Request: From the line with "What is the linear distance separating the" to the final line of the records, reproduce every line exactly and only those lines.

Data for this exercise:
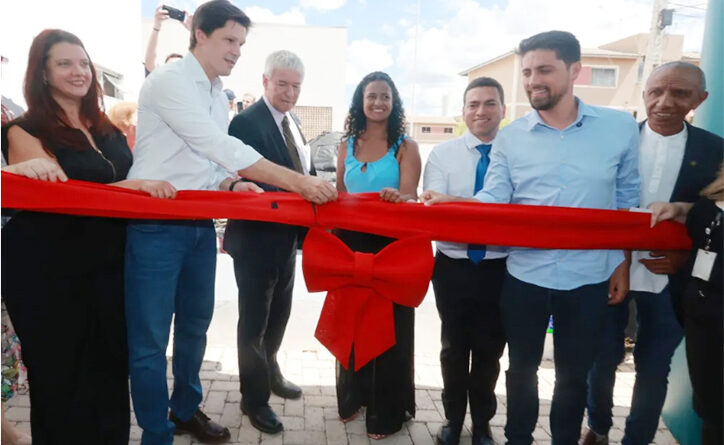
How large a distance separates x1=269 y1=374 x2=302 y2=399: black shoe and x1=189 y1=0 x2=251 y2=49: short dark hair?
2289mm

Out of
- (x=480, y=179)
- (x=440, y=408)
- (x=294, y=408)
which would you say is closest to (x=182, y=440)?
(x=294, y=408)

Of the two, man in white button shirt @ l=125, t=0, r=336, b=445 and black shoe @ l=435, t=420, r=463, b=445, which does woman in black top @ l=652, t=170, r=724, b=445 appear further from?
man in white button shirt @ l=125, t=0, r=336, b=445

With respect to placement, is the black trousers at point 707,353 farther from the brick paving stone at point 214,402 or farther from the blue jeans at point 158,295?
the brick paving stone at point 214,402

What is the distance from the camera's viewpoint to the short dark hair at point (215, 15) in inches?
86.0

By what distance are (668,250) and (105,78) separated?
33.9 ft

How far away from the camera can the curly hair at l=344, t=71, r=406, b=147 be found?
9.17ft

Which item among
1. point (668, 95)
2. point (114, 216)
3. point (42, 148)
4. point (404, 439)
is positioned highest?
point (668, 95)

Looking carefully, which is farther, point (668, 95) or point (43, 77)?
point (668, 95)

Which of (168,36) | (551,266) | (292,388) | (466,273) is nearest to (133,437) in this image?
(292,388)

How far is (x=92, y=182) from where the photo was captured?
208 centimetres

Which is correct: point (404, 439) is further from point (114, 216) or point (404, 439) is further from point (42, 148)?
point (42, 148)

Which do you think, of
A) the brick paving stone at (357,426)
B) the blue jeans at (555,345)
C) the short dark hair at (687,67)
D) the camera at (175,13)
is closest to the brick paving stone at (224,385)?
the brick paving stone at (357,426)

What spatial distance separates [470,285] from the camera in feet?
8.22

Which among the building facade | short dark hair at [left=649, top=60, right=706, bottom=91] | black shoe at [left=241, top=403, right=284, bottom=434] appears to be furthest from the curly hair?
the building facade
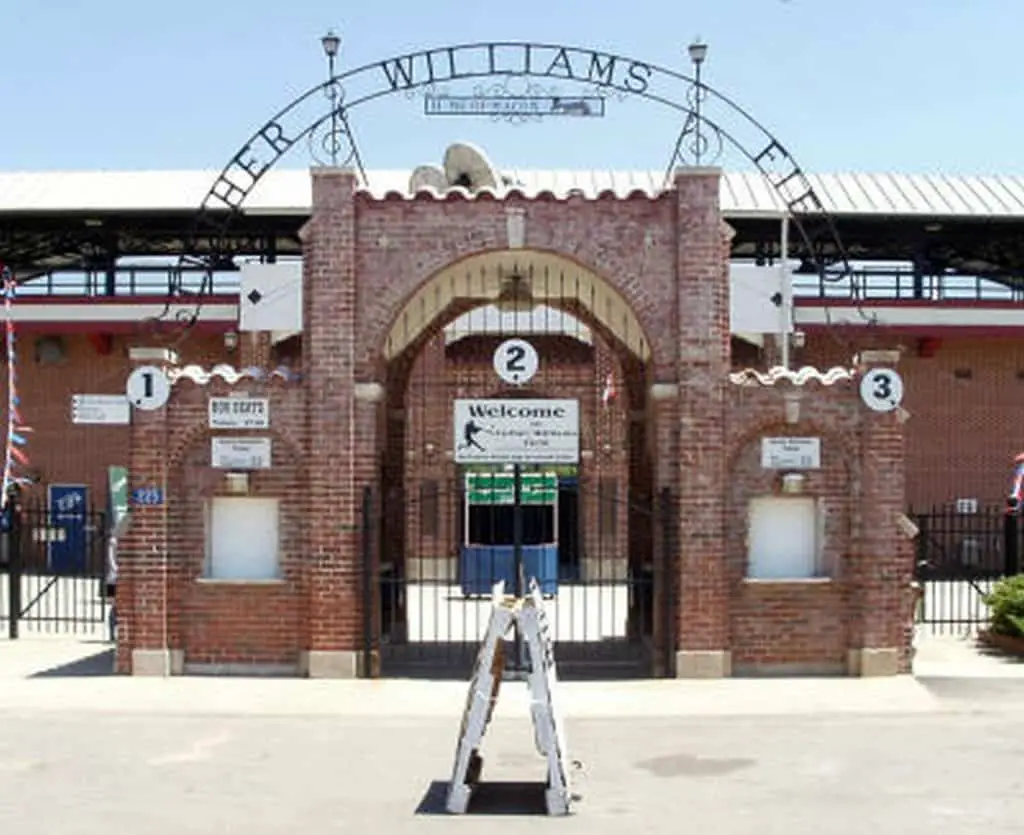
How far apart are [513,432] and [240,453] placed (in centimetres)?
298

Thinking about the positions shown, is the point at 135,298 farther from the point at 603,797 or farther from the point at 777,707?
the point at 603,797

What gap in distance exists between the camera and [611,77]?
1742 cm

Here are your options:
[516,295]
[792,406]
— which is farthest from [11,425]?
[792,406]

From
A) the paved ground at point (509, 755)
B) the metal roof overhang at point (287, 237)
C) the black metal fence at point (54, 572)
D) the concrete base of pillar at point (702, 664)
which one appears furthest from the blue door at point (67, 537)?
the concrete base of pillar at point (702, 664)

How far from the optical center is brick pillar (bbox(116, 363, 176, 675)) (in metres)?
16.6

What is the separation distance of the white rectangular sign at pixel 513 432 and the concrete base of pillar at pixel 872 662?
369 cm

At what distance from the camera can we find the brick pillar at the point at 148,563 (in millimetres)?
16609

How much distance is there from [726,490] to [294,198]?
22.3 m

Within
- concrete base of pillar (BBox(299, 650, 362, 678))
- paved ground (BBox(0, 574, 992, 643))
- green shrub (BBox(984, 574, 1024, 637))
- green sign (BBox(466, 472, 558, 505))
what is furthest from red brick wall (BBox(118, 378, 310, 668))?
green sign (BBox(466, 472, 558, 505))

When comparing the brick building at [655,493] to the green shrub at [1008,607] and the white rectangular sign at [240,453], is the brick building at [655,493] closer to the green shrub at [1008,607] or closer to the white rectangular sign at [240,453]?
the white rectangular sign at [240,453]

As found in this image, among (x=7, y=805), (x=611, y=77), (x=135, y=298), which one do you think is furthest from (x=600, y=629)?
(x=135, y=298)

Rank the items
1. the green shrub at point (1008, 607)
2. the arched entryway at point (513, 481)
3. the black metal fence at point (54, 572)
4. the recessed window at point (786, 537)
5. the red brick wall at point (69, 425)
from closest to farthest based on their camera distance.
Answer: the recessed window at point (786, 537) < the arched entryway at point (513, 481) < the green shrub at point (1008, 607) < the black metal fence at point (54, 572) < the red brick wall at point (69, 425)

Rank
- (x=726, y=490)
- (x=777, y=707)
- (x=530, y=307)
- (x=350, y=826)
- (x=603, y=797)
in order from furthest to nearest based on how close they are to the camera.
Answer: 1. (x=530, y=307)
2. (x=726, y=490)
3. (x=777, y=707)
4. (x=603, y=797)
5. (x=350, y=826)

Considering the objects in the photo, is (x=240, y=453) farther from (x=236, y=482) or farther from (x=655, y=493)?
(x=655, y=493)
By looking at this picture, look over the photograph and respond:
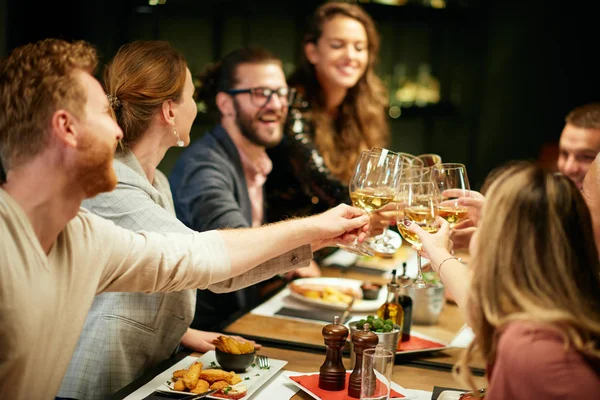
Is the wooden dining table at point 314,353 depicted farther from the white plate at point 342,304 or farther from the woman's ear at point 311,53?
the woman's ear at point 311,53

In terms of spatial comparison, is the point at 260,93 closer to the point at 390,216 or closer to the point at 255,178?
the point at 255,178

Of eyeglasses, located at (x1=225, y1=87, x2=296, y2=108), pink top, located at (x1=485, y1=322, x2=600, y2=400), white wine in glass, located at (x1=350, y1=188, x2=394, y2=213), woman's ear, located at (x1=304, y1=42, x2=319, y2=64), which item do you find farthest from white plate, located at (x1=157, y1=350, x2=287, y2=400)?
woman's ear, located at (x1=304, y1=42, x2=319, y2=64)

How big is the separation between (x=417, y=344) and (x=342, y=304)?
488mm

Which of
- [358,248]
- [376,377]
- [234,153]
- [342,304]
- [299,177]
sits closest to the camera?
[376,377]

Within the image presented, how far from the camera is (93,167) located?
1.55 metres

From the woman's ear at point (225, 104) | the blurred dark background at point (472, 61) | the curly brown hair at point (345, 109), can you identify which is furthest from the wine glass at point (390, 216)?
the blurred dark background at point (472, 61)

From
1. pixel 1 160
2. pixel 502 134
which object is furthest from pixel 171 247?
pixel 502 134

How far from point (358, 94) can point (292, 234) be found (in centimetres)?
241

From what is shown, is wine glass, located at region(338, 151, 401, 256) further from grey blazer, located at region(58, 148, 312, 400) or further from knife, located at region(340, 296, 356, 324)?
knife, located at region(340, 296, 356, 324)

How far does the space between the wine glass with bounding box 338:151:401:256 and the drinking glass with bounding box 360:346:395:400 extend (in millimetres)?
521

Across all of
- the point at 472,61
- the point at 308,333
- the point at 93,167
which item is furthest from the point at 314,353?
the point at 472,61

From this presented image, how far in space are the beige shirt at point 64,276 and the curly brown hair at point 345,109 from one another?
2164 mm

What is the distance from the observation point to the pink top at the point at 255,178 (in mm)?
3453

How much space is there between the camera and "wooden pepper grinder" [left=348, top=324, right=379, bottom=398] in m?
1.90
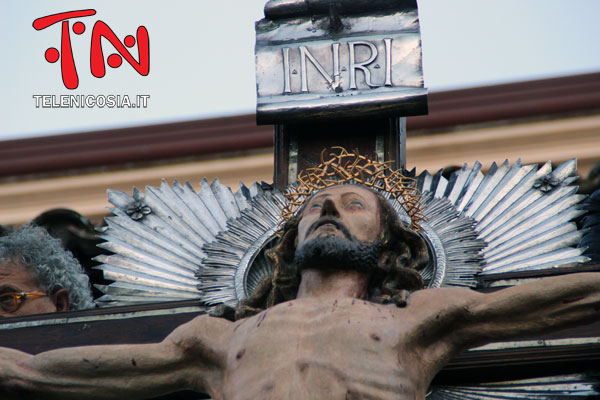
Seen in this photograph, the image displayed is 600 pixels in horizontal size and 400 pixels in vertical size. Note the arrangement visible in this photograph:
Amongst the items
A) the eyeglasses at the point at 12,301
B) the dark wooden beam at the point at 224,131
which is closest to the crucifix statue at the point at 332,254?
the eyeglasses at the point at 12,301

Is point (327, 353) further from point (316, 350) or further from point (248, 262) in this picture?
point (248, 262)

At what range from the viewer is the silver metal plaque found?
4953 mm

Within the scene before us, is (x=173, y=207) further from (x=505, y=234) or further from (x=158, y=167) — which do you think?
(x=158, y=167)

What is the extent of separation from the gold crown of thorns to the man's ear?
102cm

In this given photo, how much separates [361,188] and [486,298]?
693mm

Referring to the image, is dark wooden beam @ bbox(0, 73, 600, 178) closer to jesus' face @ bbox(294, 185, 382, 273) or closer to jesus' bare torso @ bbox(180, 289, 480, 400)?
jesus' face @ bbox(294, 185, 382, 273)

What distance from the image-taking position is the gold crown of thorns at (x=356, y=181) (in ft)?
15.6

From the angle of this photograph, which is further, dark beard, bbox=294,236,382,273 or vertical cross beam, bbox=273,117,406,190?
vertical cross beam, bbox=273,117,406,190

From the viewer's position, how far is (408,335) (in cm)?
403

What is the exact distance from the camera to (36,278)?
548cm

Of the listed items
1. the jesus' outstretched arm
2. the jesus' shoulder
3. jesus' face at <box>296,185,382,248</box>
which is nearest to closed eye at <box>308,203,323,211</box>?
jesus' face at <box>296,185,382,248</box>

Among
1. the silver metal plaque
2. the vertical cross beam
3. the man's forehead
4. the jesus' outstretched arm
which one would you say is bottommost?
the jesus' outstretched arm

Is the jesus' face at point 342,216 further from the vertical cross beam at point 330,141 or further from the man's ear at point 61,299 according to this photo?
the man's ear at point 61,299

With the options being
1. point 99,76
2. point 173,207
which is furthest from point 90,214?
point 173,207
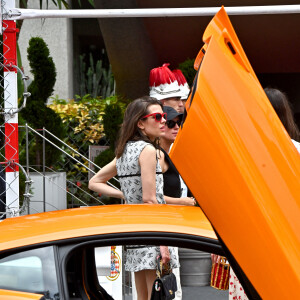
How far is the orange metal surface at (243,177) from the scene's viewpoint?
6.95ft

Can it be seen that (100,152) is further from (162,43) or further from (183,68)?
(162,43)

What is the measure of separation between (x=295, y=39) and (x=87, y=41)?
6.61 m

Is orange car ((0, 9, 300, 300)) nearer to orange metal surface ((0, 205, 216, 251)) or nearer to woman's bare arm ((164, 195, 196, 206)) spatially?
orange metal surface ((0, 205, 216, 251))

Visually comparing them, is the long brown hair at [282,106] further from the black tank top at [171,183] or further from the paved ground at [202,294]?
the paved ground at [202,294]

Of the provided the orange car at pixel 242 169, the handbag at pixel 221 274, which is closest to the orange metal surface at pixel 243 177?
the orange car at pixel 242 169

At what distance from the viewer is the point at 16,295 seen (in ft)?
8.48

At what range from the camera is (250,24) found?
12250mm

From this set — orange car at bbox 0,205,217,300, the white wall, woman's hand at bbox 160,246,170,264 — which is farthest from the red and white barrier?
the white wall

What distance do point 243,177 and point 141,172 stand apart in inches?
82.6

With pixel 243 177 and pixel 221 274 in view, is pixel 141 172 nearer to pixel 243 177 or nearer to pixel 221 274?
pixel 221 274

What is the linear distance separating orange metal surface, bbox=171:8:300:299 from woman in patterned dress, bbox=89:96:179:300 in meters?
1.65

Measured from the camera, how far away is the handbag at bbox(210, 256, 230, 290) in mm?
3600

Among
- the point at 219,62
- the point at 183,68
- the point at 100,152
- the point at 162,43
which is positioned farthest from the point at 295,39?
the point at 219,62

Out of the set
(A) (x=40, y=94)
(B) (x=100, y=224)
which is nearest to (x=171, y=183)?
(B) (x=100, y=224)
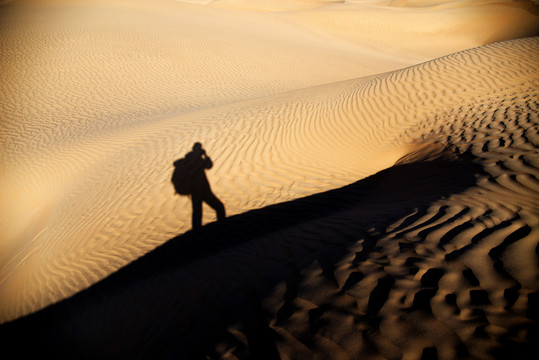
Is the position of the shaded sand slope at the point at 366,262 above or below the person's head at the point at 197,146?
below

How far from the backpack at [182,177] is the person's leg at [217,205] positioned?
0.49m

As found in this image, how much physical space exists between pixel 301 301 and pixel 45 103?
14.4m

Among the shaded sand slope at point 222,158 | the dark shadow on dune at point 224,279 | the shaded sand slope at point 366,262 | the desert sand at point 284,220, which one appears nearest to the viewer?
the shaded sand slope at point 366,262

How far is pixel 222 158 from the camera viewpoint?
5.82m

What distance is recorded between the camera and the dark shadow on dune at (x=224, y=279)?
85.1 inches

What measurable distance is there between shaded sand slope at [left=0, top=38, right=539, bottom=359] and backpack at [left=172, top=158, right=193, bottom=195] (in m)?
0.62

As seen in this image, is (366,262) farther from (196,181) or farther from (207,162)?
(207,162)

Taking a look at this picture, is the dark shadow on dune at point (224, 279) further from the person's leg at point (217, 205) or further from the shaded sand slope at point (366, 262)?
the person's leg at point (217, 205)

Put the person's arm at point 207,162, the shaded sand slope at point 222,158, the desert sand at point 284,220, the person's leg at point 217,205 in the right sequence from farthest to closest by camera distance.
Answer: the person's arm at point 207,162 → the person's leg at point 217,205 → the shaded sand slope at point 222,158 → the desert sand at point 284,220

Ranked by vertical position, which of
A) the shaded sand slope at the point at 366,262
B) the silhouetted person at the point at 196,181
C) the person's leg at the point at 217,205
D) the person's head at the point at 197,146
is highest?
the person's head at the point at 197,146

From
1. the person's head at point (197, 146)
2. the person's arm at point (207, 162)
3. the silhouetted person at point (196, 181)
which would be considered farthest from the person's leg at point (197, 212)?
the person's head at point (197, 146)

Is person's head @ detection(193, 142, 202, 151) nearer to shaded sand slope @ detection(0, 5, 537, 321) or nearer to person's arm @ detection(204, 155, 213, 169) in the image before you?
shaded sand slope @ detection(0, 5, 537, 321)

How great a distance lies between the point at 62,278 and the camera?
4000 millimetres

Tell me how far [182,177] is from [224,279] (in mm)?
3162
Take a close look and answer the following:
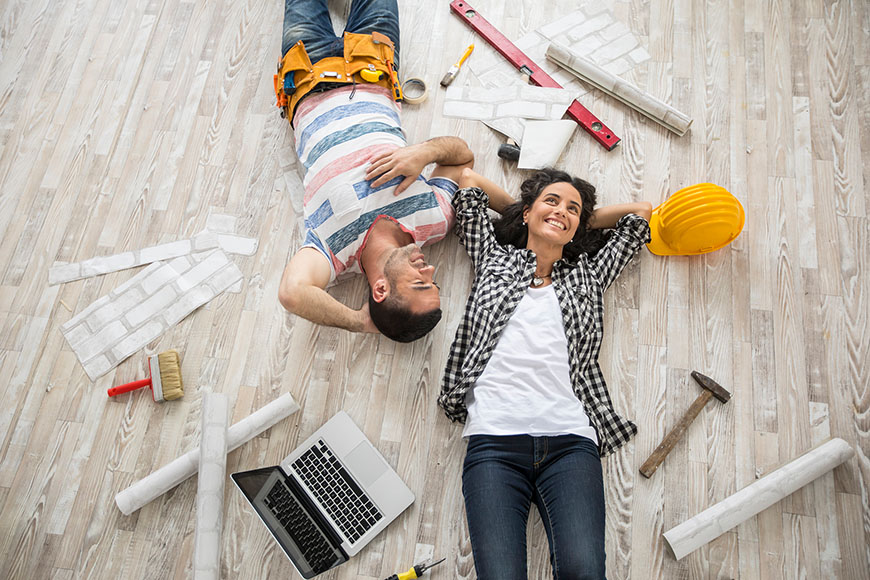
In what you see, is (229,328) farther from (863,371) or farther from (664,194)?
(863,371)

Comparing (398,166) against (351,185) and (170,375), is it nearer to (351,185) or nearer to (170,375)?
(351,185)

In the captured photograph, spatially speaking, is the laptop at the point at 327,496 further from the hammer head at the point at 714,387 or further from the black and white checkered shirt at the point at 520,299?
the hammer head at the point at 714,387

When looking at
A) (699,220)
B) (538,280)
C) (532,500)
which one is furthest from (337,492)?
(699,220)

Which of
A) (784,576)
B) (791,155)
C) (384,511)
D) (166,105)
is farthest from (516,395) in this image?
(166,105)

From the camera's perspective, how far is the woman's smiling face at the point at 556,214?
6.27 feet

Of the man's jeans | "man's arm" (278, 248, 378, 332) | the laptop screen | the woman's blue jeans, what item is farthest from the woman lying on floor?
the man's jeans

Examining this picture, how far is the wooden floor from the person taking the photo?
1875 mm

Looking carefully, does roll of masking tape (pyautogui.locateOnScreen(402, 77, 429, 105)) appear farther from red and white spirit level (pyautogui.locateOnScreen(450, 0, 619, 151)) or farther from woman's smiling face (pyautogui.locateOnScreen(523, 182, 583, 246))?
woman's smiling face (pyautogui.locateOnScreen(523, 182, 583, 246))

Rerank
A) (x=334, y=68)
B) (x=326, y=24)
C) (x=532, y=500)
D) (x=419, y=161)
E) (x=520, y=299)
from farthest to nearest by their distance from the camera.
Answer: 1. (x=326, y=24)
2. (x=334, y=68)
3. (x=419, y=161)
4. (x=520, y=299)
5. (x=532, y=500)

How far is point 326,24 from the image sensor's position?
2.35 metres

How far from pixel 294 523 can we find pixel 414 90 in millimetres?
1701

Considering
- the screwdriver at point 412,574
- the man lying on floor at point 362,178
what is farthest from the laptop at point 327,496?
the man lying on floor at point 362,178

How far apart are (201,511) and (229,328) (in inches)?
24.8

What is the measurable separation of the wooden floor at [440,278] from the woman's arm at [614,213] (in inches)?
7.7
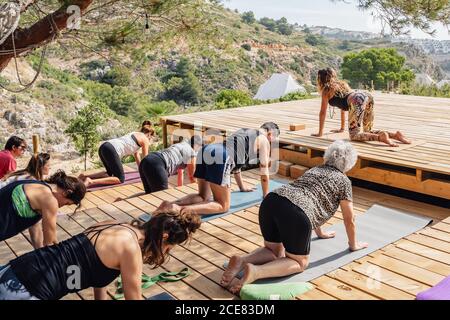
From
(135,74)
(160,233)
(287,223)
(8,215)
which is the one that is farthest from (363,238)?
(135,74)

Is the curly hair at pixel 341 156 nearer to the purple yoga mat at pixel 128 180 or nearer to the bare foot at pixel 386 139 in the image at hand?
the bare foot at pixel 386 139

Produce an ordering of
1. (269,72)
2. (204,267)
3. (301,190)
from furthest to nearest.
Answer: (269,72) < (204,267) < (301,190)

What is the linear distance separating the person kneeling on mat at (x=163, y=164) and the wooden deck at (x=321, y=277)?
212 millimetres

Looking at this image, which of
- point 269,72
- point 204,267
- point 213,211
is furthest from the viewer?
point 269,72

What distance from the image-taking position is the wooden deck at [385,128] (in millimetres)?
4203

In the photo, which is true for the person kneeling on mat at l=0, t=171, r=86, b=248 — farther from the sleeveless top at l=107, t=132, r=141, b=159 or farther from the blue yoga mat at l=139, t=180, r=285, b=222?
the sleeveless top at l=107, t=132, r=141, b=159

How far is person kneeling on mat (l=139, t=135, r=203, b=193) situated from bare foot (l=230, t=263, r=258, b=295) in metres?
1.99

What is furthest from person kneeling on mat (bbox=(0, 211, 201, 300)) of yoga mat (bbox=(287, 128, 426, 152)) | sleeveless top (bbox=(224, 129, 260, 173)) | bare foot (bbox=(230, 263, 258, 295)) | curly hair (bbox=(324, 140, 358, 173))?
yoga mat (bbox=(287, 128, 426, 152))

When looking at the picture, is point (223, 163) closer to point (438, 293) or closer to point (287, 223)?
point (287, 223)

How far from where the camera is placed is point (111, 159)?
5.02 meters

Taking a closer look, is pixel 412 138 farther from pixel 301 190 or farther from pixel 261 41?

Response for this exercise:
What is the linear distance separating the person kneeling on mat at (x=163, y=164) and the wooden deck at (x=321, y=277)?
212 millimetres

Looking at this image, which of
- point 269,72
- point 204,267
- point 213,211
is furthest from the viewer?
point 269,72

What distance from the image-taking position is the wooden deck at [385,128] (in millimetres)?
4203

In the photo, which is true for the person kneeling on mat at l=0, t=171, r=86, b=248 — farther from the sleeveless top at l=107, t=132, r=141, b=159 or farther from the blue yoga mat at l=139, t=180, r=285, b=222?
the sleeveless top at l=107, t=132, r=141, b=159

How far is person kneeling on mat (l=139, t=135, r=203, b=193) situated from bare foot (l=230, t=263, r=258, b=295) in metres?
1.99

What is furthest from person kneeling on mat (bbox=(0, 211, 201, 300)) of yoga mat (bbox=(287, 128, 426, 152)) | sleeveless top (bbox=(224, 129, 260, 173)) | bare foot (bbox=(230, 263, 258, 295)) | curly hair (bbox=(324, 140, 358, 173))?
yoga mat (bbox=(287, 128, 426, 152))

When looking at the picture, is point (223, 163) closer to point (438, 293) or closer to point (287, 223)?
point (287, 223)

How far from where the camera is placed is point (111, 159)?
5.02 meters

Taking a closer look, is pixel 412 138 farther from pixel 301 190 or farther from pixel 261 41?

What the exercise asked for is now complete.